* [ЗАДАНИЯ]:
1. Кто, согласно тексту о мифологических теориях, вслед за М. Мюллером разделил лингвистическую теорию мифа?
2. Выпишите из фрагмента текста отрывок: начните с места, где стоят слова «Труды европейских мифологов-ведистов», и остановитесь после слов «мифа и мифотворчества.».
3. Пожалуйста, определите, соответствуют ли тексту о мифологических теориях следующие утверждения, и для каждого ответьте «да» или «нет», точно процитировав решающие слова текста:
(а) Ф. И. Буслаев считал лингвистическую теорию мифа применимой для объяснения причины зарождения мифа.
(б) Разбор трудов мифологов-ведистов содержится в первой главке статьи Ф. И. Буслаева.
(в) По утверждению Ф. И. Буслаева, «теология наших праотцев» изложена в Ведах.

Труды европейских мифологов-ведистов были внимательно изучены Ф. И. Буслаевым, подвергнуты основательному разбору (он содержится во второй, третьей, четвёртой и пятой главках статьи Ф.И. Буслаева «Сравнительное изучение народного быта и поэзии [5, с. 661-699]) и после селекционных процедур пополнили копилку идей учёного, которые вдохновили его на новый этап изучения проблемы мифа и мифотворчества.
Лингвистическая теория мифа, которую вслед за М. Мюллером разделили А. Кун и В. Шварц, была вполне применима для объяснения причины зарождения мифа, считал Ф. И. Буслаев, так как она «служит основой для так называемой мифологии природы. Такая мифология, действительно, должна быть древнейшим слоем во всех народных сказаниях, верованиях и обрядах» [5, с. 684]. Недвусмысленно об этом свидетельствует «теология наших праотцев», изложенная в Ведах, утверждал он далее. И представления создателей Вед, и их язык принадлежали «младенствующему возрасту» человеческого рода, когда господствовал первобытный взгляд на природу и её отношение к человеку, а именно - «обоготворение её явлений... Свет и тьма, жар и холод, засуха и дождь, восход и за-
ход солнца, заря и луна и другие немногие явления природы - вот та простейшая основа, на которой в языке и представлениях Вед коренятся все прочие индоевропейские мифологии» [5, с. 664].

* [ИСХОДНЫЕ ДАННЫЕ]:
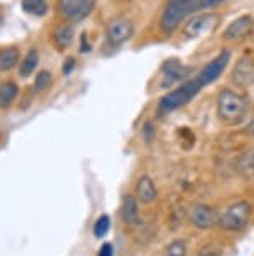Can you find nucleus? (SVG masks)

* [ОТВЕТЫ К ЗАДАНИЯМ]:
1. А. Кун и В. Шварц.

2.
Труды европейских мифологов-ведистов были внимательно изучены Ф. И. Буслаевым, подвергнуты основательному разбору (он содержится во второй, третьей, четвёртой и пятой главках статьи Ф.И. Буслаева «Сравнительное изучение народного быта и поэзии [5, с. 661-699]) и после селекционных процедур пополнили копилку идей учёного, которые вдохновили его на новый этап изучения проблемы мифа и мифотворчества.

3.
(а) Да: «была вполне применима для объяснения причины зарождения мифа».
(б) Нет: «он содержится во второй, третьей, четвёртой и пятой главках статьи».
(в) Да: «„теология наших праотцев“, изложенная в Ведах».